▶ **Task instructions**: Return all lines from the entries below in which the word "泉州企业招聘" is present.
----
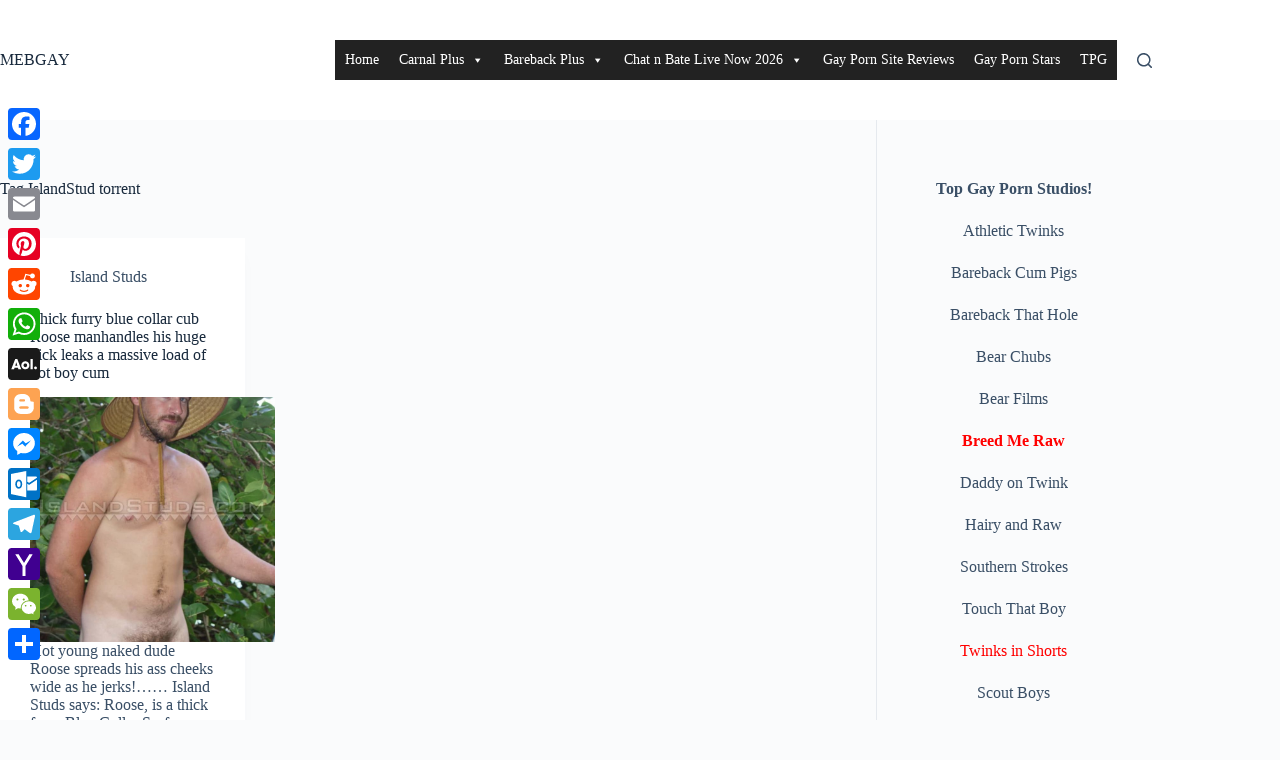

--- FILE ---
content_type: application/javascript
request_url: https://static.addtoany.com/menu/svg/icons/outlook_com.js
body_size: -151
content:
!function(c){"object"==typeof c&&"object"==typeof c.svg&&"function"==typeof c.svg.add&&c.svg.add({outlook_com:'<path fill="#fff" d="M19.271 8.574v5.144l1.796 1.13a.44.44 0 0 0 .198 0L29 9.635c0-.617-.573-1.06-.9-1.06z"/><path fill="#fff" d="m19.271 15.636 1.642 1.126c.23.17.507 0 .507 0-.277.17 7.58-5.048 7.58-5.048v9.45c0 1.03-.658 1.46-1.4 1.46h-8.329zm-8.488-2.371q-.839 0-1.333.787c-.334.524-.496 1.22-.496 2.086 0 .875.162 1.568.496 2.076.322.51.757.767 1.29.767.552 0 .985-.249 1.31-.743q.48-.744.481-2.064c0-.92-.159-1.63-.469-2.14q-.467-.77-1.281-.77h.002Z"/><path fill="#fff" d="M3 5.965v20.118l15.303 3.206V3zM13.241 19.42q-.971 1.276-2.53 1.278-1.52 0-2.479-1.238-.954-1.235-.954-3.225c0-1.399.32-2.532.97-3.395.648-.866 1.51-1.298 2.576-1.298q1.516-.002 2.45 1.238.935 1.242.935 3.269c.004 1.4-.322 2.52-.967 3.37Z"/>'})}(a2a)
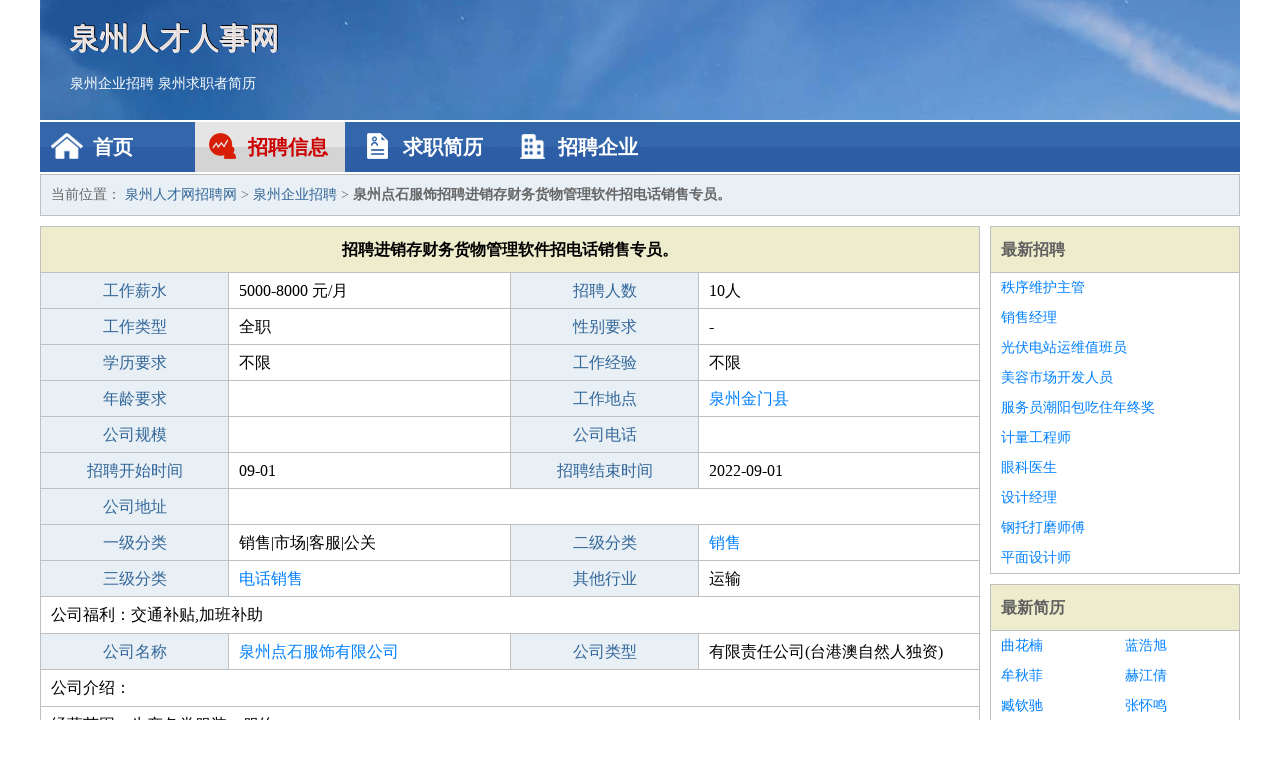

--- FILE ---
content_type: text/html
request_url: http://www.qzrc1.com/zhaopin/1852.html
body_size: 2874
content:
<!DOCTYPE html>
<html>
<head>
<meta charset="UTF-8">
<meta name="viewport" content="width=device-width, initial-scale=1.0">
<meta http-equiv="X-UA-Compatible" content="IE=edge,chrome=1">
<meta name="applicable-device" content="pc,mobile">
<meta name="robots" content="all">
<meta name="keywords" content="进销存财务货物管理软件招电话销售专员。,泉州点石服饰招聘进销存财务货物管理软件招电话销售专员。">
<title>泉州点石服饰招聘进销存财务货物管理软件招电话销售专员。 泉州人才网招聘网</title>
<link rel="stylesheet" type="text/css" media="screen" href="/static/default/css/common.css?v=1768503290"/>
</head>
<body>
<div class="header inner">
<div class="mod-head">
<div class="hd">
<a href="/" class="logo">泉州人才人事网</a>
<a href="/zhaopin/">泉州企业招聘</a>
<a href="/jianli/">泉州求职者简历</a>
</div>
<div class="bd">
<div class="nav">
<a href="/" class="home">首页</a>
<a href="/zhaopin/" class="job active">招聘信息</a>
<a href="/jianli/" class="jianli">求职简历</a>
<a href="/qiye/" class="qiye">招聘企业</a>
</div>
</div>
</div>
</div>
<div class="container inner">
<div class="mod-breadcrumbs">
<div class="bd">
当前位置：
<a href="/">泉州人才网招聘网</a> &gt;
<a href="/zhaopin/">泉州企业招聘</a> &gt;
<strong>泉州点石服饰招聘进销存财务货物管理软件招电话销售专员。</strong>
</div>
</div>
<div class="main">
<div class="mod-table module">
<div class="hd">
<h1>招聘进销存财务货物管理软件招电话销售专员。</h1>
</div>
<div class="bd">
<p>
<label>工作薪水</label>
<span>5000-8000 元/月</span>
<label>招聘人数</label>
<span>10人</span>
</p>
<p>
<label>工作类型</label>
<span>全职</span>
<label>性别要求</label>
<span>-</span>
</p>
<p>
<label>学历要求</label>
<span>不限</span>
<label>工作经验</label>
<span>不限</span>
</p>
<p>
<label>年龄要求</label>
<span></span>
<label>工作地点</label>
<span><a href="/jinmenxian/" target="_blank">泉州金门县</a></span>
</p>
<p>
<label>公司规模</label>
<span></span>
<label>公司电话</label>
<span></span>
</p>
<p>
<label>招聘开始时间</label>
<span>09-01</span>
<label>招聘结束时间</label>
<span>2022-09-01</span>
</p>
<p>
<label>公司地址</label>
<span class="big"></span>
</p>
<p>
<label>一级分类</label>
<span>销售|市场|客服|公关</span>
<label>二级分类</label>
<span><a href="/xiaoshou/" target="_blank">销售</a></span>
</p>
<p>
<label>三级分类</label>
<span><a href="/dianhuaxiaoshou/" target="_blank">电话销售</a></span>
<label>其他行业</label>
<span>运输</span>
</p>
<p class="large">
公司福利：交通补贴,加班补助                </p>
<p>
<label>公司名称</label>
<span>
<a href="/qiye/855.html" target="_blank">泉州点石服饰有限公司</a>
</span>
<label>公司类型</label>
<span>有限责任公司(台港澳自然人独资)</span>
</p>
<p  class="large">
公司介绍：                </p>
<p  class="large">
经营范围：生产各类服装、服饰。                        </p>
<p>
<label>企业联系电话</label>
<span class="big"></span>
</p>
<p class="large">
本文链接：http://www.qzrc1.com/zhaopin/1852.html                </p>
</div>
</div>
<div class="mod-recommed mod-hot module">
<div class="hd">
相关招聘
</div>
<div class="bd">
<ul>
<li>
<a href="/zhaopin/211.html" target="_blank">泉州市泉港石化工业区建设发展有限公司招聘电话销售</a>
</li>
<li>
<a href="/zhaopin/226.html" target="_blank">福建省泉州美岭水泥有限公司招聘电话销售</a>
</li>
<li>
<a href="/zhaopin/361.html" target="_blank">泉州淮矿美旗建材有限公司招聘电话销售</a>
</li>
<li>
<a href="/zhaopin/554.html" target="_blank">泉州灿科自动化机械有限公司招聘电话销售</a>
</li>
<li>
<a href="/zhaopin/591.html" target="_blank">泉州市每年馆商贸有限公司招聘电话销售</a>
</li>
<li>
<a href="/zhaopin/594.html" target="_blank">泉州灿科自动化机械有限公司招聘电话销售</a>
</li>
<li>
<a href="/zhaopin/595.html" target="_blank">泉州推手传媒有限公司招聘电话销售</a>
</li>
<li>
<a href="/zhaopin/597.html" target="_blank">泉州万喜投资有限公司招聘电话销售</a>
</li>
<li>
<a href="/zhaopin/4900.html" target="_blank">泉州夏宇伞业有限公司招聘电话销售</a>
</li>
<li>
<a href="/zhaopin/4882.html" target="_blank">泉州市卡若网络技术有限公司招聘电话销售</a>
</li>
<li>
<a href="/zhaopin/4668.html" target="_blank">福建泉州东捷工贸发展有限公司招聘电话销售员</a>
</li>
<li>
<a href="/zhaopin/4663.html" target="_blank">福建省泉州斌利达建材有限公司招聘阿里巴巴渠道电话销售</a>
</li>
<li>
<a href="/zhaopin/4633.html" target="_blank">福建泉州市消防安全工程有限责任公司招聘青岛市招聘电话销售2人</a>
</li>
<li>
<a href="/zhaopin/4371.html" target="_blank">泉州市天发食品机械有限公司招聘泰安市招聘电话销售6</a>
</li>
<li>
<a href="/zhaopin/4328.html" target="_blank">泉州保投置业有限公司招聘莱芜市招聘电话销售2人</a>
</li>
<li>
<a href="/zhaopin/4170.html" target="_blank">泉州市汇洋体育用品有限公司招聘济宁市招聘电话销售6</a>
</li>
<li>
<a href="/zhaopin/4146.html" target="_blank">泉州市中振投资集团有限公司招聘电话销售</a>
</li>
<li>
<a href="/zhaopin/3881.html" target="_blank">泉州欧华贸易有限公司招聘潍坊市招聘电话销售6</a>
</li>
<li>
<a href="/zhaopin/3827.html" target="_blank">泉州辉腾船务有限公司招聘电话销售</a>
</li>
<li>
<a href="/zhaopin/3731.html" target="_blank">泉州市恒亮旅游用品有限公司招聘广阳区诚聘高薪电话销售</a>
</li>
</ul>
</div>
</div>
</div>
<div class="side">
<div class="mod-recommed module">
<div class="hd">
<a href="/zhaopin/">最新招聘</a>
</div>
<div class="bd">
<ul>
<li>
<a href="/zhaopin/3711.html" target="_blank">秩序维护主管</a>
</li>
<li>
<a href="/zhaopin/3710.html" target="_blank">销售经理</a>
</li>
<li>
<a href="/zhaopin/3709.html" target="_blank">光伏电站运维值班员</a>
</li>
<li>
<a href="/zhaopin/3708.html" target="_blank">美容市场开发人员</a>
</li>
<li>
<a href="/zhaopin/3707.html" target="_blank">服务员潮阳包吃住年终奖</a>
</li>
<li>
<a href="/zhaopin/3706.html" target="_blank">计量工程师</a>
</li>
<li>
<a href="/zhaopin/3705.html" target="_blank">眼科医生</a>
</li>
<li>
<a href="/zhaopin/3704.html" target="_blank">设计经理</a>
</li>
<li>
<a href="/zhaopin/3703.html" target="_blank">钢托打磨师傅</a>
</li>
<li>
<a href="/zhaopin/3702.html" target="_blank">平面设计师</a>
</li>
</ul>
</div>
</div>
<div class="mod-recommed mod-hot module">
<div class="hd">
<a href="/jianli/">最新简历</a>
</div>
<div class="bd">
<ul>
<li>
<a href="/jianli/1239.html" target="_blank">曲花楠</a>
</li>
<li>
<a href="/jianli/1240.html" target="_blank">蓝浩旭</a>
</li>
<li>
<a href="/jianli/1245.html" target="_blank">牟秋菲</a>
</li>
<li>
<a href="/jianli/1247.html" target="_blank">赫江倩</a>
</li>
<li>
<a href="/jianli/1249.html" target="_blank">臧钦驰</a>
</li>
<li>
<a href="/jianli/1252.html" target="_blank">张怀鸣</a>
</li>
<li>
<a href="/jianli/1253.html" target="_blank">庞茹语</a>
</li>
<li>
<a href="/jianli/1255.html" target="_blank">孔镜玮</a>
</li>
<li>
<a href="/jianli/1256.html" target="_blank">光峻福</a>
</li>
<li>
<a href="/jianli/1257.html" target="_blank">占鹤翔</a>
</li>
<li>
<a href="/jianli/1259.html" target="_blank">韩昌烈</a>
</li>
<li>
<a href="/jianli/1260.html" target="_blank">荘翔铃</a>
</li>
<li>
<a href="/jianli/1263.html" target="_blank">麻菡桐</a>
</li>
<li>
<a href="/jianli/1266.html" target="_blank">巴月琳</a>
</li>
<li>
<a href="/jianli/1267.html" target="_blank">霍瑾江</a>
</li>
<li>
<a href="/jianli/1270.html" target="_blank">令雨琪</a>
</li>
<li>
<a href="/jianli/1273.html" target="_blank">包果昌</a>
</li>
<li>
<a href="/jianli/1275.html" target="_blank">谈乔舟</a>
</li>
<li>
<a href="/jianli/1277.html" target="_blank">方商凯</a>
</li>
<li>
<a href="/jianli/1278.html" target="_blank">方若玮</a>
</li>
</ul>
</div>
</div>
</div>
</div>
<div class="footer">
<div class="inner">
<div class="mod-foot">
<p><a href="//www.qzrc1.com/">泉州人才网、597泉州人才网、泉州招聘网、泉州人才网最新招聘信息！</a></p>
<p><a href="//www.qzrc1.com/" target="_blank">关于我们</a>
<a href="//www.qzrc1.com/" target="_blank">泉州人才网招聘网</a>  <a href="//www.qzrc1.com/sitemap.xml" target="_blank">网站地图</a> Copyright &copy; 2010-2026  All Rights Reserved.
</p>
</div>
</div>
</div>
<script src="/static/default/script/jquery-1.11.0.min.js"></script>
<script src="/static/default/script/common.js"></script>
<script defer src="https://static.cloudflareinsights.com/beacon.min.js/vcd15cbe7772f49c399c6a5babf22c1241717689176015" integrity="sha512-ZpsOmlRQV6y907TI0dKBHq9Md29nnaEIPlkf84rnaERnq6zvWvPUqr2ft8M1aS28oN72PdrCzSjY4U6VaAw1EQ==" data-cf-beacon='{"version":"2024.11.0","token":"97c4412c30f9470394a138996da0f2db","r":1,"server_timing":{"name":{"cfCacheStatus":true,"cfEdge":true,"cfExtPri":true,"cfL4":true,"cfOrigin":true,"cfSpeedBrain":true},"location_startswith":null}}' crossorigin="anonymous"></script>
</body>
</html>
----
▶ **Exercise result**:
<a href="/zhaopin/">泉州企业招聘</a>
<a href="/zhaopin/">泉州企业招聘</a> &gt;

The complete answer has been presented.